■ Written task ■
Return verbatim the lines of the data that run from the line containing "What gap in" to the last line of the data, both included, and nothing else.

■ Entries supplied ■
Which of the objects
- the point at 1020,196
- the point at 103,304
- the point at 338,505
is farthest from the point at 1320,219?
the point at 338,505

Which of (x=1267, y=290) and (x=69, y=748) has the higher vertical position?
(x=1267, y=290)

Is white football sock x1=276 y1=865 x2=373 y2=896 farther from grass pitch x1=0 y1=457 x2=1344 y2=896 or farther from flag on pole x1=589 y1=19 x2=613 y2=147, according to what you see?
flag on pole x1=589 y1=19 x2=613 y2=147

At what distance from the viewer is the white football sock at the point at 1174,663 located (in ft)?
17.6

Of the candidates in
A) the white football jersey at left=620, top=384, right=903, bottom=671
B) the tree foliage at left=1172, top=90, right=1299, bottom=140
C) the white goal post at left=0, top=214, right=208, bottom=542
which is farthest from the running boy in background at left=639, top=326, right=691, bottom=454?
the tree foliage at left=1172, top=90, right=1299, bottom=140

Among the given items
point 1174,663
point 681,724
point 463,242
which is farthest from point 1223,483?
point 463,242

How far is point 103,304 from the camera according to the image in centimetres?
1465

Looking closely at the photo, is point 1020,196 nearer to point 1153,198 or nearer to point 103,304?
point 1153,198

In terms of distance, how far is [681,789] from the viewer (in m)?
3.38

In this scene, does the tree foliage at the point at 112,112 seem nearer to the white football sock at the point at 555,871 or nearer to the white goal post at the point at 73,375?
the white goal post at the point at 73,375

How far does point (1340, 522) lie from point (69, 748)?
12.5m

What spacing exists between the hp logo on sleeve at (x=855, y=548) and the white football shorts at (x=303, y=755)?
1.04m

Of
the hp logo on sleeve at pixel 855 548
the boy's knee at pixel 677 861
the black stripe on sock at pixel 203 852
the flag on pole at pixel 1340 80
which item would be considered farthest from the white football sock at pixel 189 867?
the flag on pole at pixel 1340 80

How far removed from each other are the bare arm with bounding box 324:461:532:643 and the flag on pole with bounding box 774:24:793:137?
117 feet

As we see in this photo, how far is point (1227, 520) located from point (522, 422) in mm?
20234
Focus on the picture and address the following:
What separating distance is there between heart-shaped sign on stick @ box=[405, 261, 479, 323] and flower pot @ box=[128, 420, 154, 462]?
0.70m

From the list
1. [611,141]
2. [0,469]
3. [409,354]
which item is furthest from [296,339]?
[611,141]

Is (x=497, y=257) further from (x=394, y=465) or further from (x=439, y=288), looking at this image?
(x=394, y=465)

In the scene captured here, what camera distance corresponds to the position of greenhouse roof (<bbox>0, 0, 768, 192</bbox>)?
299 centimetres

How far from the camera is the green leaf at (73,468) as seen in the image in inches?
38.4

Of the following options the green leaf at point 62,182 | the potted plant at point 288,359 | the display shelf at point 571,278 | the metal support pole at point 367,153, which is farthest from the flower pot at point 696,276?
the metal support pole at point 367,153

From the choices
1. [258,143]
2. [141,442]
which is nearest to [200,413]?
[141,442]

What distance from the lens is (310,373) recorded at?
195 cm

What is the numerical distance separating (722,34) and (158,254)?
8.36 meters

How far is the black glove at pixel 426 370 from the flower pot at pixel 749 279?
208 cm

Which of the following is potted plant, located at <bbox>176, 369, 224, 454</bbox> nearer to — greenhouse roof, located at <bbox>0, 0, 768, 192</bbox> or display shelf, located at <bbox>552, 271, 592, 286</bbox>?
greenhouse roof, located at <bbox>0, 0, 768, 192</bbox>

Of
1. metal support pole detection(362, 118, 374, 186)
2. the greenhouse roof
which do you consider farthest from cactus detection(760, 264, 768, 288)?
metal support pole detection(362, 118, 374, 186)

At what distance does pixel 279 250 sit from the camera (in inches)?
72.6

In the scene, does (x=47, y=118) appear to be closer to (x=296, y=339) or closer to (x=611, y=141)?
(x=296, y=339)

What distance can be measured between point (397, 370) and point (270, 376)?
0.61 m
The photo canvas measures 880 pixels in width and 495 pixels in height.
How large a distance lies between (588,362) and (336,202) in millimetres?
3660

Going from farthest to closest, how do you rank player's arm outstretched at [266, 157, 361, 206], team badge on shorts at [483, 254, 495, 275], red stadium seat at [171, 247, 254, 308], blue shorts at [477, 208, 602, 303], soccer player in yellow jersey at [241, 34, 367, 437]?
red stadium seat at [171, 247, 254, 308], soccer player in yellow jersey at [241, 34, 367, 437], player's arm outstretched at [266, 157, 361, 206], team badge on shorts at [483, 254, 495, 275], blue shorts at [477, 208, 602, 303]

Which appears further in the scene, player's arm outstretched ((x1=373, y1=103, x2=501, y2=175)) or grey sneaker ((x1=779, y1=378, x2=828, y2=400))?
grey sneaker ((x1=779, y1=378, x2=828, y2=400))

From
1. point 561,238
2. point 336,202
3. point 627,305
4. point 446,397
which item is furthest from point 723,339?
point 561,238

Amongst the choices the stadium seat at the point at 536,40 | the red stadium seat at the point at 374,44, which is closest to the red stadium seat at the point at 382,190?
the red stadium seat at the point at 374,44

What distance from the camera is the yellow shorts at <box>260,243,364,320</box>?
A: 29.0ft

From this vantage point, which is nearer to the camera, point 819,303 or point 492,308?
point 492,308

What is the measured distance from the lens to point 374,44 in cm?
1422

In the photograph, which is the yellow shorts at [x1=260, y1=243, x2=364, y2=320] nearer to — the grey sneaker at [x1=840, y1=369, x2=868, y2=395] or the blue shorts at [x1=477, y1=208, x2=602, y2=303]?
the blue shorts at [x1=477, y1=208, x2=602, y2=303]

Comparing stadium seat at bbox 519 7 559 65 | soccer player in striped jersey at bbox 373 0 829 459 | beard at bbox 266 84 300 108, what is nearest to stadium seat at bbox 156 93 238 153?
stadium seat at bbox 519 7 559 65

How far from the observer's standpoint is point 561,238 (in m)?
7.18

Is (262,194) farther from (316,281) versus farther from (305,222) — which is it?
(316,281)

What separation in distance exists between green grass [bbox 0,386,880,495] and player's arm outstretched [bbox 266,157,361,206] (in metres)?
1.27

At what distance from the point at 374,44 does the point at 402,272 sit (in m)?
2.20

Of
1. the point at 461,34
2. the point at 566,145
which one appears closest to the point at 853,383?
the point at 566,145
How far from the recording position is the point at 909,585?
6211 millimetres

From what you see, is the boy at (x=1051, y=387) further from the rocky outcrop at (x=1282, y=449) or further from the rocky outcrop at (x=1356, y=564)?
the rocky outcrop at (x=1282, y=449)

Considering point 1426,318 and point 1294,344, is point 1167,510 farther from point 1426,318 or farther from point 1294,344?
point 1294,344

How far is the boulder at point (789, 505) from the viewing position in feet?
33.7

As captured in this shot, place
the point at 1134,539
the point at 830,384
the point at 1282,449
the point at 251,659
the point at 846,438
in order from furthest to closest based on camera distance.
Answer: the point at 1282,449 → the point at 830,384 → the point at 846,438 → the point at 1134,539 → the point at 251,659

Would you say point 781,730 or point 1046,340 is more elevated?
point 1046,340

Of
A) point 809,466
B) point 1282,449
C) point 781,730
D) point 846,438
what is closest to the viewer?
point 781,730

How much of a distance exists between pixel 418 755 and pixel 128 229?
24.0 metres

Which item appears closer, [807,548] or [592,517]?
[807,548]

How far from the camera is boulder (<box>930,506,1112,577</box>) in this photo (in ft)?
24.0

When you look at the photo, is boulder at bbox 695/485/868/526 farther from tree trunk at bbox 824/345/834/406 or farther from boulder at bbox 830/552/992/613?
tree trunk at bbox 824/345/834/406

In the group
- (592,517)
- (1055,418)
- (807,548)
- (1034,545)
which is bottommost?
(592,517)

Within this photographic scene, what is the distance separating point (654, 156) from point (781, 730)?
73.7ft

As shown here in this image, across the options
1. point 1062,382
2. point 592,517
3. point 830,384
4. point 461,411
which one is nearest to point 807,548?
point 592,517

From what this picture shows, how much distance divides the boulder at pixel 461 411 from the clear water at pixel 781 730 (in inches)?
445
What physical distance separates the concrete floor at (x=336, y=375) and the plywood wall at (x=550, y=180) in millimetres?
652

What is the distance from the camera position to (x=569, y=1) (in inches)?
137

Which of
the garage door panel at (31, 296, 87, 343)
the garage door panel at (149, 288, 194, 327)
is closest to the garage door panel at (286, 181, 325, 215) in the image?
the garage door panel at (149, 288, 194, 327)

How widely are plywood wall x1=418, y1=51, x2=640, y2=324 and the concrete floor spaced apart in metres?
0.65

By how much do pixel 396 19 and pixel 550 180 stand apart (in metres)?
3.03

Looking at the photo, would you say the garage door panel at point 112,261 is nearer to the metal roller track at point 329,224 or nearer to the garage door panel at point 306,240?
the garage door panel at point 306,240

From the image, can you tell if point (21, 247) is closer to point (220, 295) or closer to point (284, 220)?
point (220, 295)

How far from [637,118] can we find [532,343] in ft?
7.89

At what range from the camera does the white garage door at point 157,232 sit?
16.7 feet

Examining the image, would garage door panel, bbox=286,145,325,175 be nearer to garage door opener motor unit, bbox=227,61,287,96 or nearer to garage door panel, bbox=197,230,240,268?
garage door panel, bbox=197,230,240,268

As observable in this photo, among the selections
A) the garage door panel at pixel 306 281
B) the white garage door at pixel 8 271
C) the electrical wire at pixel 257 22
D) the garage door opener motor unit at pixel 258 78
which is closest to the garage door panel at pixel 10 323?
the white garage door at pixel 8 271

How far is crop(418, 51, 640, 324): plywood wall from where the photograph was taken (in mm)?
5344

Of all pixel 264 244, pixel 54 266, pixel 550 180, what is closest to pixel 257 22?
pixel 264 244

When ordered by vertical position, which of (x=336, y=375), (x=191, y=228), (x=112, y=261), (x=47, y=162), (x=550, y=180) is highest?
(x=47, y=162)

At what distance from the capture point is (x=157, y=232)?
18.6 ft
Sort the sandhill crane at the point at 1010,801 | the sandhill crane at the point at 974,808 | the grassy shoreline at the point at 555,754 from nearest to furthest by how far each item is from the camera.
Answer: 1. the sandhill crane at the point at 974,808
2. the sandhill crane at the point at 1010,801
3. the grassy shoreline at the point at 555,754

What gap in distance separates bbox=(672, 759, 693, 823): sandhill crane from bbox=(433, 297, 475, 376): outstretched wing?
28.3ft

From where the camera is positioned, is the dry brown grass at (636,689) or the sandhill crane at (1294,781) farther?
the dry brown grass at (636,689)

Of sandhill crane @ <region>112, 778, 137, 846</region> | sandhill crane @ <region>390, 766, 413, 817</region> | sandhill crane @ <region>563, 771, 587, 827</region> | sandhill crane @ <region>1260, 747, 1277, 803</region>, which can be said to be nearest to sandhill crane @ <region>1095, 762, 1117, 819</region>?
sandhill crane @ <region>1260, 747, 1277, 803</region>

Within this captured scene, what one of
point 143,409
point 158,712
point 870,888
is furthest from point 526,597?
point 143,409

■ Final result ■
What gap in distance separates bbox=(672, 759, 693, 823): sandhill crane from bbox=(433, 297, 475, 376): outstretched wing?
28.3ft

From where the camera is positioned, is the dry brown grass at (636,689) or the sandhill crane at (1294,781) farther?
the dry brown grass at (636,689)

Of sandhill crane @ <region>112, 778, 137, 846</region> | sandhill crane @ <region>390, 766, 413, 817</region> | sandhill crane @ <region>563, 771, 587, 827</region> | sandhill crane @ <region>1260, 747, 1277, 803</region>, which can be said to be nearest to sandhill crane @ <region>1095, 762, 1117, 819</region>?
sandhill crane @ <region>1260, 747, 1277, 803</region>

Within this captured scene, what one of
point 143,409
point 158,712
point 870,888
is furthest from point 526,597?
point 143,409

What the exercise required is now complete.